Thymectomy is the resection of the thymus gland. This anterior mediastinal organ can enlarge as in myasthenia gravis and thymoma and harbor malignant cells such as in thymic carcinoma or neuroendocrine tumors. The first thymectomies were performed incidentally in conjunction with thyroidectomies for Grave disease by Garre and Sauerbruch, but it was not until Blalock and colleagues that multiple series were performed with adequate results.[1] 

This also included patients with myasthenia gravis but without thymomas. The gold standard approach for thymectomy is a median sternotomy or transsternal approach, but this has evolved to less invasive techniques such as upper partial sternotomy, transcervical, video-assisted thoracoscopic thymectomy, and robot-assisted approaches. Preoperative evaluation should include the functional status and pulmonary function tests, especially with single-lung ventilation in thoracoscopic approaches. Video-assisted and robot-assisted thoracoscopic thymectomies have shown to be superior to the traditional open approaches (transsternal or transcervical) in promoting shorter hospital length of stay and decreased morbidity and mortality.
########
— ASSIGNMENT 1 —
According to the thymectomy text, why are video-assisted and robot-assisted thoracoscopic thymectomies considered superior to the traditional open approaches?
— ASSIGNMENT 2 —
Carry on the thymectomy text from its last sentence.

— RECORDED DATA —
########
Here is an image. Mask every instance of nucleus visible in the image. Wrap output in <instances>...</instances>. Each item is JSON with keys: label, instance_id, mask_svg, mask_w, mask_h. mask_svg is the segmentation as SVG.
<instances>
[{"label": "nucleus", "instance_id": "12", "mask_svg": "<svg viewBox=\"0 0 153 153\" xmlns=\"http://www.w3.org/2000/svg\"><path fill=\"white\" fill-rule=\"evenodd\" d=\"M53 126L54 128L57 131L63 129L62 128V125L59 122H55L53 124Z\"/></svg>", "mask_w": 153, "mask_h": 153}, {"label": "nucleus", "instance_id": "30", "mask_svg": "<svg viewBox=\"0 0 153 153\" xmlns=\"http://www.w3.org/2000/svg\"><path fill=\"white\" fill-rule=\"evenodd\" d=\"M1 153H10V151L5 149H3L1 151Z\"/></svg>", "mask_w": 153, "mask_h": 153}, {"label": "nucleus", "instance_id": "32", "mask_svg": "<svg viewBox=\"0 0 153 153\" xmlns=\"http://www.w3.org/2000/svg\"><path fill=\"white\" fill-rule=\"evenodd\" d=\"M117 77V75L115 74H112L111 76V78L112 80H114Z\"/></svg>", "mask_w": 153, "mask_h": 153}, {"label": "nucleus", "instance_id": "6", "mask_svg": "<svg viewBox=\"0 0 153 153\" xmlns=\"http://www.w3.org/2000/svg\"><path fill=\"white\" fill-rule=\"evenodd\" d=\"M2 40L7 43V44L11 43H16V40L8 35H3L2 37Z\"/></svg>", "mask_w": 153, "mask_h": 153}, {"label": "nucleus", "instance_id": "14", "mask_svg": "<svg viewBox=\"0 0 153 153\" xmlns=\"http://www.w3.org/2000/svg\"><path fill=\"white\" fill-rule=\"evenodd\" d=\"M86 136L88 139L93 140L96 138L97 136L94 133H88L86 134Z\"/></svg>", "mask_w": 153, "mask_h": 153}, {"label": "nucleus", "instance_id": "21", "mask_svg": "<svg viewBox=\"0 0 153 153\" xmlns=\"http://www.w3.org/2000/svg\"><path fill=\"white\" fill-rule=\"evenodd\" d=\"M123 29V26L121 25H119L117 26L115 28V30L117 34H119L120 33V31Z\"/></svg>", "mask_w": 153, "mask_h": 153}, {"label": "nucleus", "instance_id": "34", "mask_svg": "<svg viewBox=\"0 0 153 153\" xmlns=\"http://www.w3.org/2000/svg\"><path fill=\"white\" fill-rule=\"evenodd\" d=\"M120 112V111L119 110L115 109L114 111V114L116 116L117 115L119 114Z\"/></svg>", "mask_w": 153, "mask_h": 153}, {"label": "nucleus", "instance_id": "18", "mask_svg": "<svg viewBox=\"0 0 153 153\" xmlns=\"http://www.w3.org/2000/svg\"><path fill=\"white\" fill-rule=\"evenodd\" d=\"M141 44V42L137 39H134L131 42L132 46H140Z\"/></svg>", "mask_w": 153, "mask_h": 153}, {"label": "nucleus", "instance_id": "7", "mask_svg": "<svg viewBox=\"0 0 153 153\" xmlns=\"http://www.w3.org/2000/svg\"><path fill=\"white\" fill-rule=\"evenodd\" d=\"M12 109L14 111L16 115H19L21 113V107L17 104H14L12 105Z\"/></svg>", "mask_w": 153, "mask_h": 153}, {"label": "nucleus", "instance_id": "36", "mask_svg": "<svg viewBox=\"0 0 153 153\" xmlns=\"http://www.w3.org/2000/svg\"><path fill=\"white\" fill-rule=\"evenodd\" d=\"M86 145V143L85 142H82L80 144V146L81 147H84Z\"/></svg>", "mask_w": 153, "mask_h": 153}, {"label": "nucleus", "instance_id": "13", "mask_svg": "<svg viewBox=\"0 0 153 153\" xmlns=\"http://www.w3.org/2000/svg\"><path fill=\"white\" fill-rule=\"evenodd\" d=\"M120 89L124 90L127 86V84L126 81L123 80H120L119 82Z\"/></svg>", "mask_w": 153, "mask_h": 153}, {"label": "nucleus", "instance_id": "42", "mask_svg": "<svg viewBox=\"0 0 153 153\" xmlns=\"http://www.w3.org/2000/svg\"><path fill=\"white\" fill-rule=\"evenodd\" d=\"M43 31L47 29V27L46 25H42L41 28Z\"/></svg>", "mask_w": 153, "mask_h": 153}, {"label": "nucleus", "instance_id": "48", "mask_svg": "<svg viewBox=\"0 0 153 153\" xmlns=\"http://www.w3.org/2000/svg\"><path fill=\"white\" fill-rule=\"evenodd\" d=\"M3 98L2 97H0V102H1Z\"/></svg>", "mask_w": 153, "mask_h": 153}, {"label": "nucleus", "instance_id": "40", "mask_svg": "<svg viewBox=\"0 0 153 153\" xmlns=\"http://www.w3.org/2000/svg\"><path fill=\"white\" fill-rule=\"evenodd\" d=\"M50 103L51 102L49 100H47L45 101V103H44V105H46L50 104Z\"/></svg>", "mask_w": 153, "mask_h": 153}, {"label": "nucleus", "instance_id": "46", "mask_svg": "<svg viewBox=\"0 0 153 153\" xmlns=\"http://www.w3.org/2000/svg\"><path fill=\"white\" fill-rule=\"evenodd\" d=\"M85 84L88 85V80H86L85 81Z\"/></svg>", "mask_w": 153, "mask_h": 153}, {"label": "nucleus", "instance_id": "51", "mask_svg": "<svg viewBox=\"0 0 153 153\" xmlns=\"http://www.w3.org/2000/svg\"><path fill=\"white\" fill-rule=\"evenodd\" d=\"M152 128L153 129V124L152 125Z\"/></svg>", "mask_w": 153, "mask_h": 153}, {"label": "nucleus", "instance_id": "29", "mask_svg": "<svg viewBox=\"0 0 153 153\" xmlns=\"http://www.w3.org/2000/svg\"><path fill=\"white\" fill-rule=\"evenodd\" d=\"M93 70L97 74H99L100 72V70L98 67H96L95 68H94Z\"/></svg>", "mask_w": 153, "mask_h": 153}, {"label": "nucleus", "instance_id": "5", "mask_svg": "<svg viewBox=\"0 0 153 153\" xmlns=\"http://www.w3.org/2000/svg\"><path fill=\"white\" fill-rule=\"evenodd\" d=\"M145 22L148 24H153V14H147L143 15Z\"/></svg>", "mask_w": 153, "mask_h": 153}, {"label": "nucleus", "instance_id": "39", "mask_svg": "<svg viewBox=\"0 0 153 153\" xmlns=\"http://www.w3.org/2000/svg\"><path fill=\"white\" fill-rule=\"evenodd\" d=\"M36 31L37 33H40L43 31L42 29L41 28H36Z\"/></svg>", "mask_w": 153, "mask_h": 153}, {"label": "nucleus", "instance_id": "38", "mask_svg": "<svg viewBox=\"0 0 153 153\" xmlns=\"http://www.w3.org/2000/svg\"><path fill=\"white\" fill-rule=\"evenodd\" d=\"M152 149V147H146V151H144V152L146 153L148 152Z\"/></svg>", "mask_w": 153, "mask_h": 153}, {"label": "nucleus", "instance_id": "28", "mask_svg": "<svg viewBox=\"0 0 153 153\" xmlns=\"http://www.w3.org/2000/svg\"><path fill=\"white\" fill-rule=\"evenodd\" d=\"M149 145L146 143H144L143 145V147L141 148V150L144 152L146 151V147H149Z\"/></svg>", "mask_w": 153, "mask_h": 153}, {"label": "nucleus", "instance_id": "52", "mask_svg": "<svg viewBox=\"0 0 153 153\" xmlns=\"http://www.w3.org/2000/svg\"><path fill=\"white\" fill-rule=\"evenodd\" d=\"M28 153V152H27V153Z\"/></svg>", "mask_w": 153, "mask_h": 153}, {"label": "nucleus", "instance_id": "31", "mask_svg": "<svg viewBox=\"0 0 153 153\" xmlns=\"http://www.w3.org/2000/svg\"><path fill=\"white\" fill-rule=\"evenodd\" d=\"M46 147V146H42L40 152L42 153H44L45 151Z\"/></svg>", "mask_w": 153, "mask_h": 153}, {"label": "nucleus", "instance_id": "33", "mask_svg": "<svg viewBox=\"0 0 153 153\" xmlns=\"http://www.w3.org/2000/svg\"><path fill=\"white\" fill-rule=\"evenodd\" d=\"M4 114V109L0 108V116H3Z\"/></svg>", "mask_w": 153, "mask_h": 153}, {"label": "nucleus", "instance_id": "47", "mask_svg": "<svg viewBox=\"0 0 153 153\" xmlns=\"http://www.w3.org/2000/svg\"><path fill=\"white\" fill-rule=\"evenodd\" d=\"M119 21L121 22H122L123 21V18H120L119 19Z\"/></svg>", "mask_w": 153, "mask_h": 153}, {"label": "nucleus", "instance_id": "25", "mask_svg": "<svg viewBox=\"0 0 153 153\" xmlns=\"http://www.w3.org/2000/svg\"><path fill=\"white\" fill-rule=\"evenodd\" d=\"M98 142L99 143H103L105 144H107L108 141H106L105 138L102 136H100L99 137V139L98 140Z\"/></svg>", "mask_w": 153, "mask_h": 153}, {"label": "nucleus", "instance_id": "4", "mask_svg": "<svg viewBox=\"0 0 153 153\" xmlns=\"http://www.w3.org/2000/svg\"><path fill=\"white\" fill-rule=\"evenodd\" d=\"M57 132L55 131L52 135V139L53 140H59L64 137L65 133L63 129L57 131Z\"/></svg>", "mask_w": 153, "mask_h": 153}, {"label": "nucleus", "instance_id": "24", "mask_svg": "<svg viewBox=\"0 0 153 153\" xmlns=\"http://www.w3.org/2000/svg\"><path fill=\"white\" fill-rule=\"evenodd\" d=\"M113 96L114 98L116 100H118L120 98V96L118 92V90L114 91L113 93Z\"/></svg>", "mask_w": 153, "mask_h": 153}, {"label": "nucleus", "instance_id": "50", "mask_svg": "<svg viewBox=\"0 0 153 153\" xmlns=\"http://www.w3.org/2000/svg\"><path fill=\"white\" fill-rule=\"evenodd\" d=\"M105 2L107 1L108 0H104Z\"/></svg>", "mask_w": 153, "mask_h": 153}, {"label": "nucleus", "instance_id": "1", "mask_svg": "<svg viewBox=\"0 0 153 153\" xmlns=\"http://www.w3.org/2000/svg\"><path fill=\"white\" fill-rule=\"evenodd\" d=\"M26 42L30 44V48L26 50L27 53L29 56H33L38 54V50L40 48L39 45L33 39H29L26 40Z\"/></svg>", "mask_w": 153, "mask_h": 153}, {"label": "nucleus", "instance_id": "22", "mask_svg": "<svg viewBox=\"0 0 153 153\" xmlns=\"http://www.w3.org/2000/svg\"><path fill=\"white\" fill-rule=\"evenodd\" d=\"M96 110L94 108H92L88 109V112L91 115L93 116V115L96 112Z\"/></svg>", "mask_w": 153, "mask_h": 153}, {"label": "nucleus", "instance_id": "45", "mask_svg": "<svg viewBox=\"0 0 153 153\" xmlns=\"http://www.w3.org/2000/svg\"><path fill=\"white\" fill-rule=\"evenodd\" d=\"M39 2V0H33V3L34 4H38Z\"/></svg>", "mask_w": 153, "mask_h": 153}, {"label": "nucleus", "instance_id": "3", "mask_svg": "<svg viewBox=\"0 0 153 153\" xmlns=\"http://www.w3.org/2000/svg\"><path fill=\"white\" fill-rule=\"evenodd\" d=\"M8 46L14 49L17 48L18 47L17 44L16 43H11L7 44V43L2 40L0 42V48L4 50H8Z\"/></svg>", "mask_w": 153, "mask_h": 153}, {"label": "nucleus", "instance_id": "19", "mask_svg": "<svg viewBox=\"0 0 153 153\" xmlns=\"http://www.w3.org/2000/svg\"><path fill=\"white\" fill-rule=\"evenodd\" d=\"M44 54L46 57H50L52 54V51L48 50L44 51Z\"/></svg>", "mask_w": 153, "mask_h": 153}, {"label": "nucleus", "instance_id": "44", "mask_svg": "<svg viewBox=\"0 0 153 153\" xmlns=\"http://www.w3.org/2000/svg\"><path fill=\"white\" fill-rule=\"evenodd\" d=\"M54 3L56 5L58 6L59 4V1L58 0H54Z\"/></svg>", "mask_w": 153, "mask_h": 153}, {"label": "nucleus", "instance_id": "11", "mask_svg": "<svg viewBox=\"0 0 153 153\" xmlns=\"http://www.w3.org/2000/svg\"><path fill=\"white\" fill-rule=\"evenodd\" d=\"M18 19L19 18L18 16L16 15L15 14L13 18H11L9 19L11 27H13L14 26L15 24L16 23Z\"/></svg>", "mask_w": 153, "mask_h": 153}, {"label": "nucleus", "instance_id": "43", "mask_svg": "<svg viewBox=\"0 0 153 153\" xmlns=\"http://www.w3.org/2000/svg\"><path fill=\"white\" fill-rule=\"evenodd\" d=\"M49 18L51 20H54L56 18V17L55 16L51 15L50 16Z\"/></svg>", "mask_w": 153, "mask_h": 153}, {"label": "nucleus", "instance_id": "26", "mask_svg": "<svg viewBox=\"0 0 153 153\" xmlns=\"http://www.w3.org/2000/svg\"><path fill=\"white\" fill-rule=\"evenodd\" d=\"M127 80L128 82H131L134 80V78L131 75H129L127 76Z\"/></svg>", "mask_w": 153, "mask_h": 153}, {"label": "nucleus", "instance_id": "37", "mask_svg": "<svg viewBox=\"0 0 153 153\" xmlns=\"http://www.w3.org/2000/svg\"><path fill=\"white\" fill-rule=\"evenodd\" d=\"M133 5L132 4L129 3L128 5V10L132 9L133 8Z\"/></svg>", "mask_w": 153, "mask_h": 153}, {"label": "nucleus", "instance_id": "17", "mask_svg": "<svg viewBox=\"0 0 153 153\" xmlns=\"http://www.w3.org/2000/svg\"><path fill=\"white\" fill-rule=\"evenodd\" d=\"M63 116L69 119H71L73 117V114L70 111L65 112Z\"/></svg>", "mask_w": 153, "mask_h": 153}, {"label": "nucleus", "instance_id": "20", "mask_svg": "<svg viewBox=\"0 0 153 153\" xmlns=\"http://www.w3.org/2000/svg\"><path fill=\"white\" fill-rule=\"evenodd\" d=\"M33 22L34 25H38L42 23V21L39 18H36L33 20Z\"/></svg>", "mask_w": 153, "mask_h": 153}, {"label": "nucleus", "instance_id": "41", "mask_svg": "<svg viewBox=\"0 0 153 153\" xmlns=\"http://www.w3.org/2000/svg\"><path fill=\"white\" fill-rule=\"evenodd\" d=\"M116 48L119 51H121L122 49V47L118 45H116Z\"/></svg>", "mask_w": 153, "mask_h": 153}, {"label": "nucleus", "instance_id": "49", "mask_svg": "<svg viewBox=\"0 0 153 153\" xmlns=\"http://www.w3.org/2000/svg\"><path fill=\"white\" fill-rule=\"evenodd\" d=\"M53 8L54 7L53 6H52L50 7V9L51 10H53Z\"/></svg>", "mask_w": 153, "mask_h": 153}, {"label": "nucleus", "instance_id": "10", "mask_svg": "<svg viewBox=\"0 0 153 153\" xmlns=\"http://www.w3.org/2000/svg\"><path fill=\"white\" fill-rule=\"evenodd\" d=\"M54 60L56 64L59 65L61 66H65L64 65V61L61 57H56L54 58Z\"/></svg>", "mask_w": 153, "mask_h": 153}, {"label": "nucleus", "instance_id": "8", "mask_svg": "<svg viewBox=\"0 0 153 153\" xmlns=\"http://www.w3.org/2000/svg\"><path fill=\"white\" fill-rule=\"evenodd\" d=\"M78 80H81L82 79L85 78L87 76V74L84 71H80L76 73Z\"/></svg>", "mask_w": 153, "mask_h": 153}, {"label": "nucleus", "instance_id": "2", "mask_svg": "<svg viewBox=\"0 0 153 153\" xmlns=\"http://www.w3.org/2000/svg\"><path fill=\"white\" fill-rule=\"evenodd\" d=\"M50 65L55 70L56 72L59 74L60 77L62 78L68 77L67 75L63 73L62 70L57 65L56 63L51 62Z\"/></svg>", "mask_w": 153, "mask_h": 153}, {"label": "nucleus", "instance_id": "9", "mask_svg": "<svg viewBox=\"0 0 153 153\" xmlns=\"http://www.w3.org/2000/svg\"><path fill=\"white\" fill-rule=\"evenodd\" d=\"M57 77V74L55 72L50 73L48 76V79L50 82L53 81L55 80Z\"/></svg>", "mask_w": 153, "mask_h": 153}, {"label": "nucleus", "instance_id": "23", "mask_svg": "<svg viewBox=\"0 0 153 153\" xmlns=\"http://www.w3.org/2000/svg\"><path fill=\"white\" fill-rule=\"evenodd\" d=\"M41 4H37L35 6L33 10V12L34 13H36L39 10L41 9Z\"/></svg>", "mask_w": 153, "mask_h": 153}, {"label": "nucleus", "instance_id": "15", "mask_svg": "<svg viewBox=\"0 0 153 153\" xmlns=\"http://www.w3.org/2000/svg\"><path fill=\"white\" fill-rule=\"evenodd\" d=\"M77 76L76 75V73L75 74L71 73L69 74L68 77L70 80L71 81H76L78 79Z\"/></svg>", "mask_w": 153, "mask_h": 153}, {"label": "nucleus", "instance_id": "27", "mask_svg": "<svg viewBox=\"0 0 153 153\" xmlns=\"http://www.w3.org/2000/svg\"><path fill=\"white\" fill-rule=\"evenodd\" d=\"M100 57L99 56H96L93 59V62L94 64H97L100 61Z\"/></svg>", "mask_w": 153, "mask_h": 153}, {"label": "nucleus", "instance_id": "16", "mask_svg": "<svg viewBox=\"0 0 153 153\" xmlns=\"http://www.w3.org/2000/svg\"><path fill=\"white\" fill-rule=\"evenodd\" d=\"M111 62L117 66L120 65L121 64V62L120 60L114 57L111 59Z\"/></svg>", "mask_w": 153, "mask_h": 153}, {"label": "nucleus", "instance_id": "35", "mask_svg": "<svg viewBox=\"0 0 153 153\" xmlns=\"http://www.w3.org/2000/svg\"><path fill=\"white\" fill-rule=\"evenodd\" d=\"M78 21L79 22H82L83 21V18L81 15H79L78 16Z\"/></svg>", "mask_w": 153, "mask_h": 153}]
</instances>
########
— EXERCISE RESULT 1 —
They lead to shorter hospital stays and lower morbidity and mortality than the transsternal or transcervical open approaches.

— EXERCISE RESULT 2 —
Anatomy and Physiology

The thymus is located in the superior and anterior mediastinum. Depending on the classification scheme, there can be three or four compartments of the mediastinum. Within the three-compartment scheme, the superior segment is contained within the anterior segment. The rest of the mediastinum includes the middle and posterior segments. The anterior mediastinum is bordered by the sternum anteriorly, the pericardium posteriorly, the diaphragm inferiorly, and a line connecting the angle of Louie to the fourth thoracic vertebra or most superior to the thoracic outlet. Other structures within the anterior mediastinum include mediastinal fat and lymph nodes. The thymus arises from the third pharyngeal pouch. It continues to grow until puberty and then begins to involute, approximately 1 to 3% weight per year, with thymic tissue being replaced by fat. The thymus is made of two lobes and can extend superiorly to the thyroid gland. Ectopic thymic tissue can also occur, most commonly within the anterior mediastinal fat.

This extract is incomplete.